Furthermore, the system can be integrated into existing electronic health record systems, making it easy for healthcare providers to adopt and implement. The system can also be customized to specific populations or healthcare settings, allowing for tailored risk assessments and targeted interventions. For example, the system can consider factors such as age, gender, lifestyle choices, and genetic predispositions to provide more accurate risk predictions and personalized recommendations.

The system and method of the present disclosure may utilize data collected during standard medical interactions to identify and screen for various medical conditions, for example, cancer, autoimmune diseases, and genetic disorders. Typically, specialized tests are required to screen for these conditions. Screening tests are typically those that can be applied at scale across populations, for example, mammograms. In contrast, tests like PET scans are expensive and not as easily accessible and are therefore usually not considered screening tests. Cancer screening may depend on the site of the cancer within the body. For example, tests such as MRIs and diagnostic blood markers may be needed. Autoimmune diseases, such as rheumatoid arthritis, require tests such as the Rheumatoid Factor, while Systemic Lupus Erythematosus (SLE) necessitates ANA antibody testing. Genetic disorders often involve testing mutations in specific genes. Due to the high prevalence of these diseases compared to testing rates, many cases go undetected or are diagnosed too late. Early diagnosis significantly increases survival rates and reduces costs for healthcare payers and governments. Currently, guidelines exist for cancer testing and screening, typically based on age and gender. However, despite these guidelines, many early cases remain undetected until it is too late, leading to increased costs and potential loss of life.

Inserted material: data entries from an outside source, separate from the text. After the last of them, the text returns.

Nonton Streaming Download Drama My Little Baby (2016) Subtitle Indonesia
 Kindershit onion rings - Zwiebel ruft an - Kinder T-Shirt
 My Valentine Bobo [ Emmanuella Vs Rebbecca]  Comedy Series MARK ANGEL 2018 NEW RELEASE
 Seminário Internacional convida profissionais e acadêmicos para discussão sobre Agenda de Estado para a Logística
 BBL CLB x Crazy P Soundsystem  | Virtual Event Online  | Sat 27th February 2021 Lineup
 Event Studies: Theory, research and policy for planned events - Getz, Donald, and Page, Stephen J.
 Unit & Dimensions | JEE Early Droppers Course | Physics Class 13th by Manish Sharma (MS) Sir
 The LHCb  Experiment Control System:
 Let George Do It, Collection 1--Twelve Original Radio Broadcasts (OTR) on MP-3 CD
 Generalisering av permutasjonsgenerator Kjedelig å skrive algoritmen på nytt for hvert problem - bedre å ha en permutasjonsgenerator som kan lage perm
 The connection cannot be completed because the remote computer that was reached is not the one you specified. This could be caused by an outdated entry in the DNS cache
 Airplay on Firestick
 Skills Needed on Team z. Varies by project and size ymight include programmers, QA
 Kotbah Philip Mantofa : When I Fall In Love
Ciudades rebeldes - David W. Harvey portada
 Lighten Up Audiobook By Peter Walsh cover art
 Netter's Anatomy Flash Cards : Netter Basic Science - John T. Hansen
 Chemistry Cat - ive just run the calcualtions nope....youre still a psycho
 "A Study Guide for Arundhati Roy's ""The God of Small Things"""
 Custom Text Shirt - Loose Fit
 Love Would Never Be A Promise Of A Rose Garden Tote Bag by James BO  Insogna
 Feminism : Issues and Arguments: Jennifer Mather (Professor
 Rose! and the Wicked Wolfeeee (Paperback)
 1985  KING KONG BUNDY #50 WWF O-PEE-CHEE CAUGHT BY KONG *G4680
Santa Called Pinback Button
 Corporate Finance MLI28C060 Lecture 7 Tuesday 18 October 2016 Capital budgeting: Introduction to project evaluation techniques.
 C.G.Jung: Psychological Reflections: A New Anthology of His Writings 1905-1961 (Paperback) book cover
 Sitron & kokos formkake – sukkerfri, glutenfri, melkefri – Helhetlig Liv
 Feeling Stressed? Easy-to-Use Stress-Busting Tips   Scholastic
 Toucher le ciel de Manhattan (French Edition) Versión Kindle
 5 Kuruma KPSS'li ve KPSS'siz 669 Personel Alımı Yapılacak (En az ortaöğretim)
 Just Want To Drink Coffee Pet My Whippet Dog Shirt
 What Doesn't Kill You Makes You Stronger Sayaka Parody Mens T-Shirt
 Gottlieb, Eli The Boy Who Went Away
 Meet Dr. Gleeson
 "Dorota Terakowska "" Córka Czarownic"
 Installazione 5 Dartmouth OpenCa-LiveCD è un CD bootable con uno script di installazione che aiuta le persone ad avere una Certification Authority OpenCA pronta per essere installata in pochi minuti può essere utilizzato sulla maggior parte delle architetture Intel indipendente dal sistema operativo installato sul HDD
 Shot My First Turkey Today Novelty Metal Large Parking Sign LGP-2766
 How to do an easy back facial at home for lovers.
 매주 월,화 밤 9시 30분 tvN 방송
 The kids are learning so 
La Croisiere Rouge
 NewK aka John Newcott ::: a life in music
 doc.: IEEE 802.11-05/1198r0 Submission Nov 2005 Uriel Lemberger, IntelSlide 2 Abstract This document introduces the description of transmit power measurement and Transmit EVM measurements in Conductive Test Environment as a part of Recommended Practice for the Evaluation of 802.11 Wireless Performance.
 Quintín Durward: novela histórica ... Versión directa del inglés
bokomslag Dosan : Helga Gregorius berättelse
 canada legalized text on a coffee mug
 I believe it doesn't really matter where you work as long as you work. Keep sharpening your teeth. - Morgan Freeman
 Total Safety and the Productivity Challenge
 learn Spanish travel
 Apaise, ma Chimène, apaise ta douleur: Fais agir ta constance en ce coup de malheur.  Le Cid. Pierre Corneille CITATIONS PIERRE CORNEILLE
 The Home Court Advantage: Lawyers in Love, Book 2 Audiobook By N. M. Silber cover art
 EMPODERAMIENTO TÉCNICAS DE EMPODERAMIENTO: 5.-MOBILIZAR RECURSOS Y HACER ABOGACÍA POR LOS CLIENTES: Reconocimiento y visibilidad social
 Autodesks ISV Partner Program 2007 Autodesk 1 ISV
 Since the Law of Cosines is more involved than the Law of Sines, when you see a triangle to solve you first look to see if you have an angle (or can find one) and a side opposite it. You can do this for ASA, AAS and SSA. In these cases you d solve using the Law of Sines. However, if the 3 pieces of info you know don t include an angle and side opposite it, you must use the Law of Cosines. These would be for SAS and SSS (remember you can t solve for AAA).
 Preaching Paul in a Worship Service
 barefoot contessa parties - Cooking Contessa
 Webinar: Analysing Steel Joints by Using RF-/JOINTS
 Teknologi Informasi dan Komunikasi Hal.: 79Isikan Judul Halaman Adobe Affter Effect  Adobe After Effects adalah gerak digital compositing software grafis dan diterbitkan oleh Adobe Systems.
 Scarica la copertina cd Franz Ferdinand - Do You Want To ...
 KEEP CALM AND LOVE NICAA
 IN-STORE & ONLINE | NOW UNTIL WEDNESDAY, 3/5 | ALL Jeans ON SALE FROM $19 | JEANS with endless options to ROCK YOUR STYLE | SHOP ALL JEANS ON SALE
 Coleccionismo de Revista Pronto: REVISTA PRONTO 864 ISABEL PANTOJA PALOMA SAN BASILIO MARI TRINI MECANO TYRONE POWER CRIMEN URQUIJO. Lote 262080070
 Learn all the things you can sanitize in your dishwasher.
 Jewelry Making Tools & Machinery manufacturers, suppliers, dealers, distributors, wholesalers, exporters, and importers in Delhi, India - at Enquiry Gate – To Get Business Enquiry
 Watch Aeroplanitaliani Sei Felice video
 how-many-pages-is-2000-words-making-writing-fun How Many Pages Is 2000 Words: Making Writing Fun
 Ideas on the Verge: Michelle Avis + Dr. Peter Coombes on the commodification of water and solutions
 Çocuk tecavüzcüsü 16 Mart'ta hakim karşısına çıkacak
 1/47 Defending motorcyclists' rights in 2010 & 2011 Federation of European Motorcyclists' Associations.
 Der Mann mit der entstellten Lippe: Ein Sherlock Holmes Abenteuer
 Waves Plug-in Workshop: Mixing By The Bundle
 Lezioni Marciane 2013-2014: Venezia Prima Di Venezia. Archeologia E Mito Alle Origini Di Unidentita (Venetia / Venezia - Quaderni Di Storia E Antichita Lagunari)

The system may comprise a memory and a processor. The processor may store instructions that when executed causes the processor to leverage data from each medical interaction between a patient and the healthcare system. The data may encompass various formats, including textual data (clinical reports), routine tests (blood work, imaging studies), and multimedia recordings (EKGs, videos). The system and method may incorporate an AI model that processes this diverse data in various combinations (e.g., clinical reports alone, clinical reports and blood work, etc.). Preprocessing techniques customized to each type of data may ensure optimal feature extraction for machine learning algorithms.

Supervised machine learning may be employed, utilizing retrospective data where the labels denote the presence or absence of specific medical conditions. During the preprocessing stage, the processor may remove any instances of disease, for example cancer-related terms, from the clinical reports of patients previously diagnosed with the disease/condition. For example, terms such as ‘cancer,’ ‘carcinoma,’ and ‘malignancy’ may be removed. By doing so, the AI algorithm may be taught to identify subtle differences between patients with and without the disease/condition (e.g., cancer) using alternative features, such as combinations of symptoms, signs, findings from X-ray and other investigations that are non-specific for cancer, and/or blood test results. This may be advantageous because these distinctions might not be readily apparent to healthcare professionals. The AI model may accurately predict undetected cancer without definitive features of the cancer that would have alerted a clinician. For example, the model may be trained and validated on 196,000 patient records. For example, the AI model may have a recall >0.80 for both patients with and without the medical conditions. By improving the odds of early cancer detection, the system may offer significant advantages, such as earlier interventions, treatments, decreased mortality and morbidity, and reduced healthcare costs.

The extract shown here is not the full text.